By MIKE ROSS*
A Law Commission proposal for court intervention in the rescue of insolvent companies is leading to demands for a more tightly regulated insolvency profession.
If courts are to be given power to impose a freeze on creditors' claims while a rescue package is debated, then only accredited insolvency practitioners should supervise a debtor company during the moratorium period - so the argument goes.
This is a call for occupational licensing, which fell out of favour with the previous Government. But the Labour coalition just might think the idea will work.
The evidence against occupational licensing is overwhelming: it protects existing practitioners, keeps out competition, drives up prices and does little to protect customers.
All these problems are evident in the medical profession, where occupational licensing is supposedly justified on public interest grounds.
The insolvency profession is unregulated - anyone can set up as a practitioner doing liquidations, receiverships or acting as trustee or manager of a scheme of arrangement.
There are no exams, no certification procedure and no professional body claiming jurisdiction over insolvency specialists.
The statutory qualifications for liquidators and receivers are relatively simple: anyone aged over 18 and sane is eligible for the job. There are some disqualifications: current bankrupts and those disqualified from managing companies cannot undertake insolvency work.
Conflict of interest rules also prohibit those having a current or previous relationship with the insolvent company as director, shareholder or auditor from taking on some insolvency assignments.
While it is virtually open slather over who can claim to be an insolvency specialist, there are probably no more than a couple of hundred insolvency practitioners in New Zealand, nearly all of them chartered accountants.
Insolvency jobs are not given out. Creditors of insolvent companies decide who gets the work.
Chartered accountants dominate the unlicensed profession in New Zealand because their mix of academic training and commercial expertise has found favour with the market.
Creditors of insolvent companies have not relied on the licensing of insolvency practitioners to signal who might be good and who might be bad. Instead, they have relied on branding. Turning to those individuals who have proven expertise and enjoy market respect.
Chartered accountants dominate because their professional body, the Institute of Chartered Accountants, has worked hard to maintain the brand image: setting out professional guidelines for insolvency work, imposing continuing education requirements and operating a disciplinary system for defaulting practitioners.
There is nothing to stop any other professional body setting up with similar aims.
Occupational licensing is sold as the way to solve problems of information asymmetry; dispersed creditors may lack full and complete information about who are the better insolvency practitioners.
Being a licensed practitioner is supposedly a promise of excellence.
The emptiness of that promise is illustrated by problems bedevilling the medical profession.
The major economic criticism of occupational licensing is that it creates barriers to entry and drives up costs.

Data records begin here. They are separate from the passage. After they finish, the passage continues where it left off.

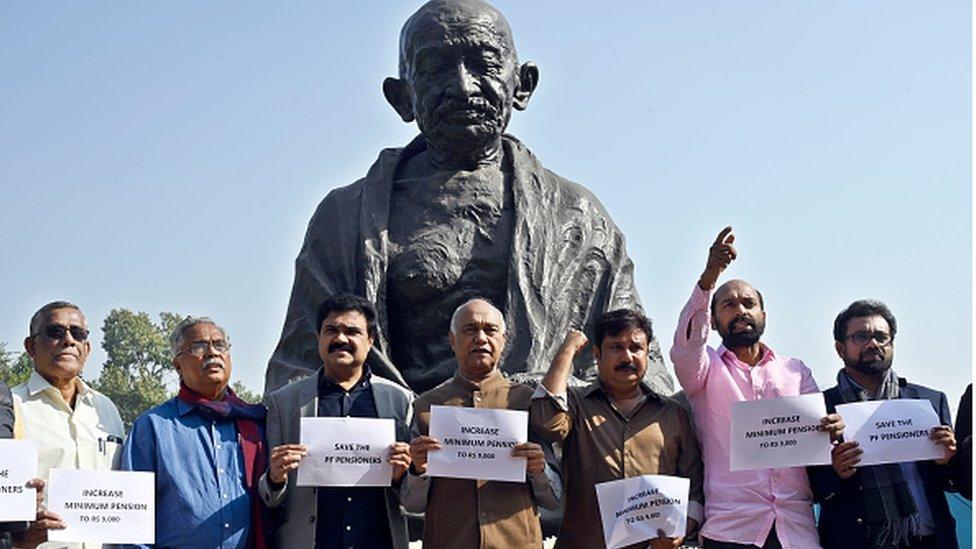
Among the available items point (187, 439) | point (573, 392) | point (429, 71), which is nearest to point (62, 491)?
point (187, 439)

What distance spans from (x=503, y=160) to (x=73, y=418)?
2.99 m

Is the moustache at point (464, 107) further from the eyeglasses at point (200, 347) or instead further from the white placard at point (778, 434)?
the white placard at point (778, 434)

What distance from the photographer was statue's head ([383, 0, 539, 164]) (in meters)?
7.83

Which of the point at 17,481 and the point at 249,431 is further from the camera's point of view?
the point at 249,431

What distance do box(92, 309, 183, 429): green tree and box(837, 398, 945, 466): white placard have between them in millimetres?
34977

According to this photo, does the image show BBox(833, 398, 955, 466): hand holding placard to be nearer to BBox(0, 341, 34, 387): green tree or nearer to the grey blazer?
the grey blazer

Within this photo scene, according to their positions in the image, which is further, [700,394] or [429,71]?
[429,71]

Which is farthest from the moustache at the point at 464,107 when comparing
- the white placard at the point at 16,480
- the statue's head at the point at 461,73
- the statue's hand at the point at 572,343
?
the white placard at the point at 16,480

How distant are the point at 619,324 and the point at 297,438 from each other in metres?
1.22

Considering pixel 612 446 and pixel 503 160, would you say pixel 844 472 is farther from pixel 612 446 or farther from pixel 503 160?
pixel 503 160

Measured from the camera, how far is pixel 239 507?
18.2ft

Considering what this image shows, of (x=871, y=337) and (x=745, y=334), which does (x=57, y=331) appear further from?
(x=871, y=337)

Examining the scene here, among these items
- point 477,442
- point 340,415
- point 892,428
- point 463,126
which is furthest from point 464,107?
point 892,428

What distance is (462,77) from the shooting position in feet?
25.6
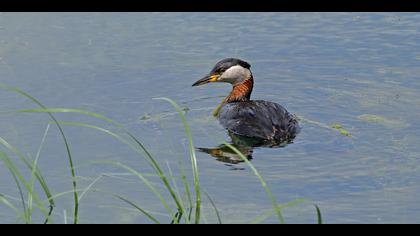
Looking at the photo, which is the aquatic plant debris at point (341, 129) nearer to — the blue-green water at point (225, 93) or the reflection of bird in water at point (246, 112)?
the blue-green water at point (225, 93)

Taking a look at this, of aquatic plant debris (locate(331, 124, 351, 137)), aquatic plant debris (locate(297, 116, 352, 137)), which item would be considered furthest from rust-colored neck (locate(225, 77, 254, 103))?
aquatic plant debris (locate(331, 124, 351, 137))

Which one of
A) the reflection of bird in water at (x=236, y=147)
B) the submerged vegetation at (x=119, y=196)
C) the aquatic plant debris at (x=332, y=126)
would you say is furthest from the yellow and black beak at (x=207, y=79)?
the submerged vegetation at (x=119, y=196)

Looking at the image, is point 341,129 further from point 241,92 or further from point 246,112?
point 241,92

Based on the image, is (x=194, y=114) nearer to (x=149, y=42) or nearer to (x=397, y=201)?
(x=149, y=42)

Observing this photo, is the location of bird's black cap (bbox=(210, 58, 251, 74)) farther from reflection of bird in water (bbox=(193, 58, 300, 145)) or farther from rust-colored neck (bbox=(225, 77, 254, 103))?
rust-colored neck (bbox=(225, 77, 254, 103))

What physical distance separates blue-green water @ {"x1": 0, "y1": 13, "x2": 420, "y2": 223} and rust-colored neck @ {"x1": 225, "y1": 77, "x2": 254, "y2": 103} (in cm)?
19

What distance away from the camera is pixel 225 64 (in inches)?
415

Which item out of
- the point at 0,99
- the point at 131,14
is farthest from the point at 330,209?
the point at 131,14

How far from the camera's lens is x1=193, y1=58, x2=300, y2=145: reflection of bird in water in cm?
925

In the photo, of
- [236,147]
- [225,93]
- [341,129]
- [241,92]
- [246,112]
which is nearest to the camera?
[236,147]

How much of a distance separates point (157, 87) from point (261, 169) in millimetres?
3007

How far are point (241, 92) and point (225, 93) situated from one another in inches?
23.4

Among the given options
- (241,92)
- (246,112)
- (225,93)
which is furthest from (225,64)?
(246,112)

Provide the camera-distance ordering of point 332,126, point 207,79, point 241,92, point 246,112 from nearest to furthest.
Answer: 1. point 332,126
2. point 246,112
3. point 207,79
4. point 241,92
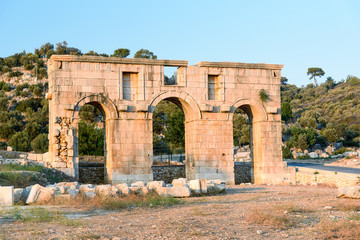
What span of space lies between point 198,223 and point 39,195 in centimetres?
490

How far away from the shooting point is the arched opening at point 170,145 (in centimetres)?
2466

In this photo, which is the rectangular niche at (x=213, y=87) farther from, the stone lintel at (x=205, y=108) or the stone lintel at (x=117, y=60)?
the stone lintel at (x=117, y=60)

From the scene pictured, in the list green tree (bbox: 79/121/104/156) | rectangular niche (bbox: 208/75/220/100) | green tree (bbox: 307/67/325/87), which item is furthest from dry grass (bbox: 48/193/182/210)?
green tree (bbox: 307/67/325/87)

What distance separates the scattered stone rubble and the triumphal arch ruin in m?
5.20

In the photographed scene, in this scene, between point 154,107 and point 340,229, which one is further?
point 154,107

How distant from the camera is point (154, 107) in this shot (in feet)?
70.2

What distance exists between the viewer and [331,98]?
74938 mm

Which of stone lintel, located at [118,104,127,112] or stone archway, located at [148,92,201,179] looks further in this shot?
stone archway, located at [148,92,201,179]

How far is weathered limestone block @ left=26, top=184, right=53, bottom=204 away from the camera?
39.8 ft

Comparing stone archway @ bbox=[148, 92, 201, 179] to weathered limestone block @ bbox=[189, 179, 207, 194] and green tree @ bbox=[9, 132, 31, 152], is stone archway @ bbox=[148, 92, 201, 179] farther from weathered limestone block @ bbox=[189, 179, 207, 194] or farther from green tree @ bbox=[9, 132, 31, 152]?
green tree @ bbox=[9, 132, 31, 152]

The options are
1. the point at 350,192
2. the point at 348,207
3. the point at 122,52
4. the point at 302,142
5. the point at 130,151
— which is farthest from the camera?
the point at 122,52

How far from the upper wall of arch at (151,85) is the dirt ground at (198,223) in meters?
9.41

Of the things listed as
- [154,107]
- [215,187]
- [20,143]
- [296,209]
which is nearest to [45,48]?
[20,143]

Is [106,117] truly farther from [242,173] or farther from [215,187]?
[242,173]
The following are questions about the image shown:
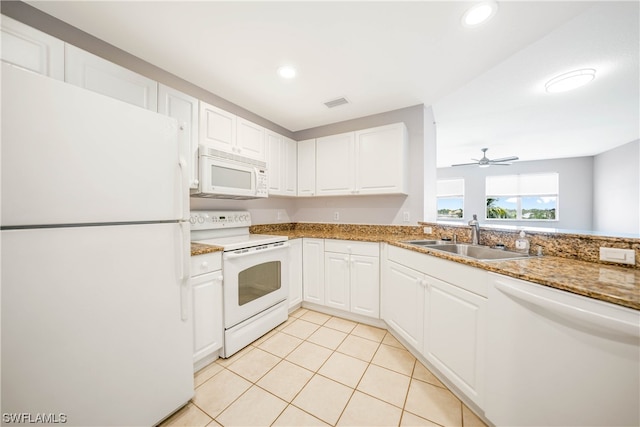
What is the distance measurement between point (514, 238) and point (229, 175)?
2.47 meters

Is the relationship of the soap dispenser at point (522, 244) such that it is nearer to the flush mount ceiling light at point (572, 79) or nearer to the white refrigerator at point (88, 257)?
the flush mount ceiling light at point (572, 79)

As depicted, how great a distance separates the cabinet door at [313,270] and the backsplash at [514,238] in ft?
2.14

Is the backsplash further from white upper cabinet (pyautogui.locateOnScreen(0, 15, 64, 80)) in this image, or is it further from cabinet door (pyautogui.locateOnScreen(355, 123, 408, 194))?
white upper cabinet (pyautogui.locateOnScreen(0, 15, 64, 80))

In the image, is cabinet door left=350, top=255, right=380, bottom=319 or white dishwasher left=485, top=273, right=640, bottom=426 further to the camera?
cabinet door left=350, top=255, right=380, bottom=319

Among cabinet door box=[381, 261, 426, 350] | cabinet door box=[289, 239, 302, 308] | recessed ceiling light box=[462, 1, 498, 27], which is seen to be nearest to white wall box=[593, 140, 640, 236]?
cabinet door box=[381, 261, 426, 350]

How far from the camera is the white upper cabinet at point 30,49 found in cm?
113

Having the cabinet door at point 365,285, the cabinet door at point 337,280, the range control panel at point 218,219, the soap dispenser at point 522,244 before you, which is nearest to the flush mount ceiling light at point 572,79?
the soap dispenser at point 522,244

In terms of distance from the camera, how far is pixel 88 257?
1.00m

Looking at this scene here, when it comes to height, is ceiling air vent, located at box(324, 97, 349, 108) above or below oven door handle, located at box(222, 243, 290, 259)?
above

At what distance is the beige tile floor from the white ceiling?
2456 mm

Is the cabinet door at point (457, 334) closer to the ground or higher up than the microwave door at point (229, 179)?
closer to the ground

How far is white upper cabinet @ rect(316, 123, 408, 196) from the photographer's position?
2.57 metres

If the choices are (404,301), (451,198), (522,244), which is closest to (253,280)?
(404,301)

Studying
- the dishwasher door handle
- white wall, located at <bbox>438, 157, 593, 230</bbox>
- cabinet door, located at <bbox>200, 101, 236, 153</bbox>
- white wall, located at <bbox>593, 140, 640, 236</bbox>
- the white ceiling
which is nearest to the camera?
the dishwasher door handle
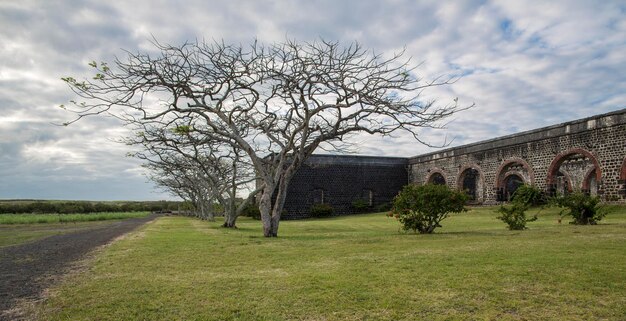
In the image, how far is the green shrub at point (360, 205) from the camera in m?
31.4

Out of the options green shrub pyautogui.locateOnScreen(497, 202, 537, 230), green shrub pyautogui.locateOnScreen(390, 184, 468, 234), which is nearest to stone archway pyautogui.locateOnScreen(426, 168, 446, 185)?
green shrub pyautogui.locateOnScreen(497, 202, 537, 230)

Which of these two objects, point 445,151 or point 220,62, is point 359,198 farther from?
point 220,62

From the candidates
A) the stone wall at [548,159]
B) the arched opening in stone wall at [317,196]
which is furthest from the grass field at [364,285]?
the arched opening in stone wall at [317,196]

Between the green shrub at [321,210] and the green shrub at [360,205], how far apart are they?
6.49ft

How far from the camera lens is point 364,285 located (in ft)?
15.3

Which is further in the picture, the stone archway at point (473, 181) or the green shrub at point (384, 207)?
the green shrub at point (384, 207)

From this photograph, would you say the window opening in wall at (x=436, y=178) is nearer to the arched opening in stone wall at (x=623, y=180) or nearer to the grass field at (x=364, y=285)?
the arched opening in stone wall at (x=623, y=180)

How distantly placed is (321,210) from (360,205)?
3.05 meters

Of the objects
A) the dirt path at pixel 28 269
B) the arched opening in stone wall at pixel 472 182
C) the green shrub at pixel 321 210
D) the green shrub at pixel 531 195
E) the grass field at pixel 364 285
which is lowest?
the dirt path at pixel 28 269

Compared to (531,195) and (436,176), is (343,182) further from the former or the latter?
(531,195)

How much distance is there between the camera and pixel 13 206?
1547 inches

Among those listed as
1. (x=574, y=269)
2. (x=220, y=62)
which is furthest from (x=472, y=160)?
(x=574, y=269)

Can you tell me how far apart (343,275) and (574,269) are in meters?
2.57

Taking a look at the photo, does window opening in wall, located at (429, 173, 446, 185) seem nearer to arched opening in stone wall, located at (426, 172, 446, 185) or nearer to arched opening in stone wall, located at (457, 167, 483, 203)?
arched opening in stone wall, located at (426, 172, 446, 185)
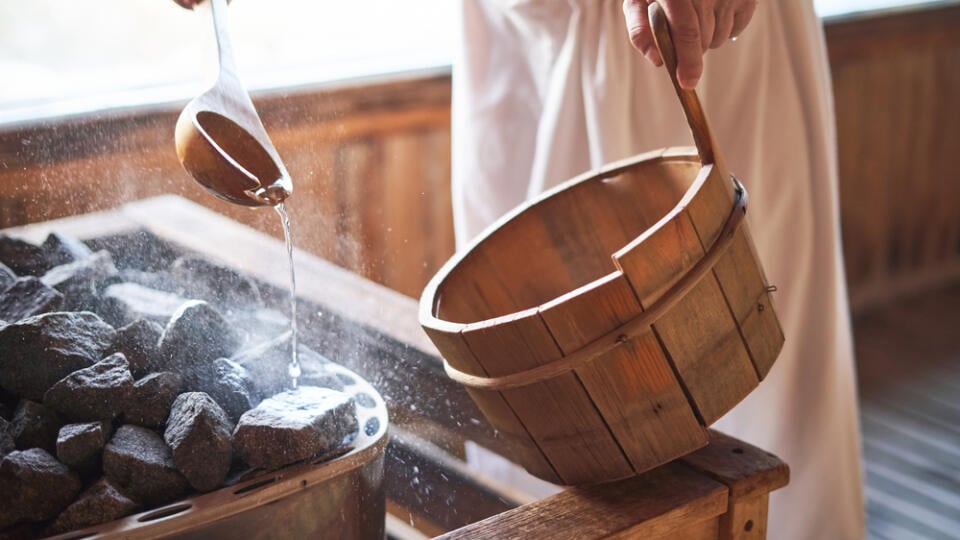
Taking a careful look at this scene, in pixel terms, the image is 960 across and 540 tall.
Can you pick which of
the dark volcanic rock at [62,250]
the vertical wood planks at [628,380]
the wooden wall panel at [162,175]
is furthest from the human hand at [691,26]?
the dark volcanic rock at [62,250]

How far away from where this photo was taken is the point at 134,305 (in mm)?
1214

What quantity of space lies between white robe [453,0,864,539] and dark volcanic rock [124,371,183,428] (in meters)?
0.62

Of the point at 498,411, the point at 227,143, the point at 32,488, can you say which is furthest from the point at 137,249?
the point at 498,411

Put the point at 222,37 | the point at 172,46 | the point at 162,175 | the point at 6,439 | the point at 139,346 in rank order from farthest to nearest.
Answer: the point at 172,46, the point at 162,175, the point at 222,37, the point at 139,346, the point at 6,439

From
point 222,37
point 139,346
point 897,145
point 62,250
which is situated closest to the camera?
point 139,346

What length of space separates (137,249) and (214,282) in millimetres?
112

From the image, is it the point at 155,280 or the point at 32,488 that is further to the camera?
the point at 155,280

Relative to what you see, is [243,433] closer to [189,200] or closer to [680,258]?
[680,258]

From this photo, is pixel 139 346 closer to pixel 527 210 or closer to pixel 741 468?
pixel 527 210

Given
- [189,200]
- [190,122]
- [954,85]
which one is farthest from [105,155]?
[954,85]

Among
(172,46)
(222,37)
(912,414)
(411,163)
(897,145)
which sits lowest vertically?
(912,414)

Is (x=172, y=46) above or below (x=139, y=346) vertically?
below

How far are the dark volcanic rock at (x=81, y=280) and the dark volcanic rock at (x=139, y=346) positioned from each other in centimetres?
14

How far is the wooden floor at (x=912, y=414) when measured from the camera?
2174 mm
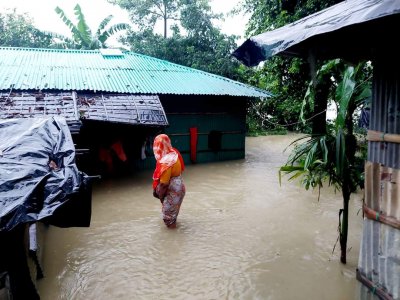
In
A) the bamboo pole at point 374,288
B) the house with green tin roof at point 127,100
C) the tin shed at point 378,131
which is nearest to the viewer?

If licensing is introduced, all existing insolvency practitioners will be grandfathered in. They will be automatically licensed on the basis of their experience and will not have to pass any exams or qualifications.
Once in, they will pull up the drawbridge hampering entry for new entrants. Unnecessarily difficult exams and perverse criteria will be imposed as preconditions for entry.
The rule most favoured by any licensed profession is a requirement that new entrants develop suitable experience before being admitted to the inner sanctum of full registration.
The only way suitable experience can be obtained is by working for existing licensed practitioners.
It is unlikely that a licensing system for insolvency practitioners will benefit the public. In fact, the reverse is possible. A closed shop of insolvency practitioners might drive up prices and fail to seek innovative ways of dealing with dead or struggling businesses. These problems do not arise under the present regime of negative licensing.
Those who do make a mess of the job can be barred by the courts from further work in insolvency.
* Mike Ross teaches at the department of commercial law, University of Auckland Business School.